Silent Strength: Steels role in Operation Starfish

Very often, the study of metallurgy is the study of history itself. Many of the advances that drive human endeavour occurred because the craftsmen (and more recently the scientists) have taken over and the capabilities of the materials they create have allowed more advanced uses.

However, occasionally, the story being told is much bigger than just the metals involved, even though it’s the product that takes the starring role.

On a recent country walk, in an area as far removed from the word ‘industrial’ as it’s possible to be, two sections of steel were discovered on the floor. The two pieces were made of a flat bar steel and another rod steel rod, both lying where they had no apparent business to be.
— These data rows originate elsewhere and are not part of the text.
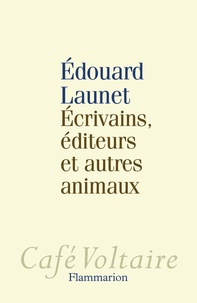 Édouard Launet

Écrivains, éditeurs et autres animaux

Café Voltaire

Flammarion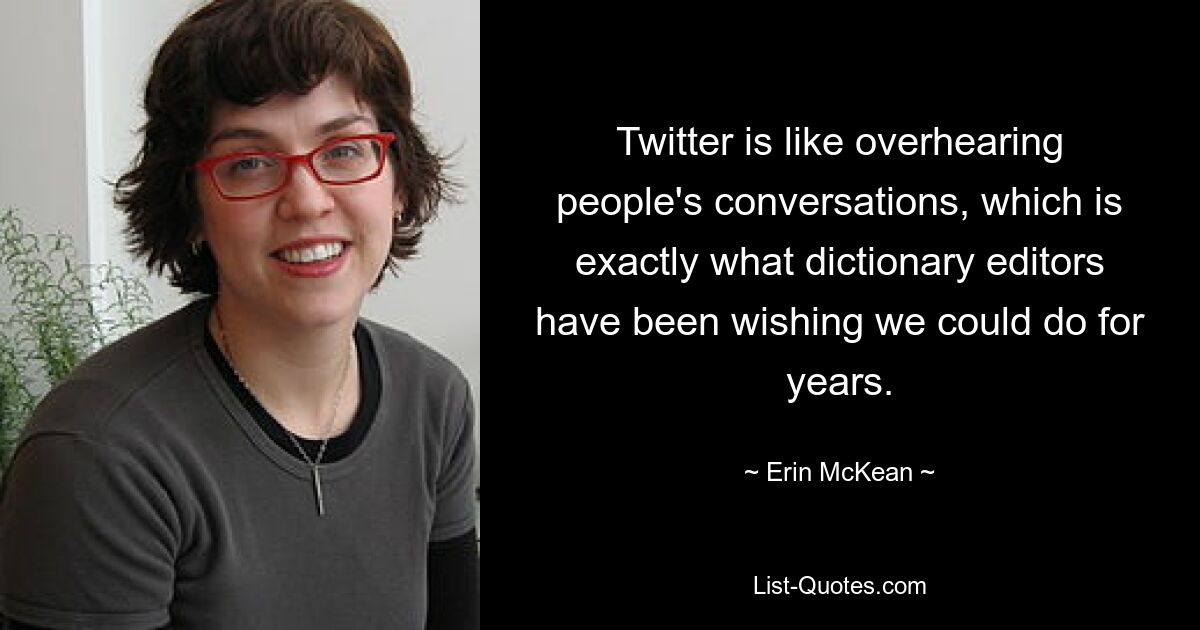 Twitter is like overhearing people's conversations, which is exactly what dictionary editors have been wishing we could do for years.

~ Erin McKean ~

List-Quotes.com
What was discovered by a local keen metallurgist and West Yorkshire Steel’s founder, Brian Ellis, were in fact two remnants of Operation Starfish, a World War II tactical plan to prevent German bombers causing damage to the nearby Thorp Arch Munitions Factory in Yorkshire. The ‘Permanent Starfish’ were in fact fire baskets, located in large open spaces which were lit to provide light and heat to fool German bombers into dropping bombs onto the fields, thinking it was in fact the munitions factory. There were a number of sites across the country, all constructed around 5 miles away from genuine targets and at least a mile from any other locally populated settlements.

The set up of the lights was to mimic the railway marshalling yard lights and tram flashes which would be seen across the yards. This is more sophisticated than just providing an area of light which could possibly be mistaken by the planes above, it’s about convincing the bombers beyond doubt that they’ve identified the correct target and making them release ordnance onto a relatively unoccupied space where they could detonate without causing massive damage with secondary explosions and killing many people.

In this case, the steel used in the construction of the fire-baskets wasn’t a technical marvel and the scope of the historical events eclipses the materials used to make the product. Instead, the simple article of a suitable container to hold a fire potentially saved the lives of many hundreds of people and contributed to Britain’s war effort.

The steel used in these baskets has since been forgotten, taking a quiet retirement in the fields in which they resided to create a target which prevented a disaster at many points over the UK.  Rather than being the focus of the piece as new leap forward in metallurgy, the steel was used as a quiet but proud way of helping Britain through a very tough time in its history.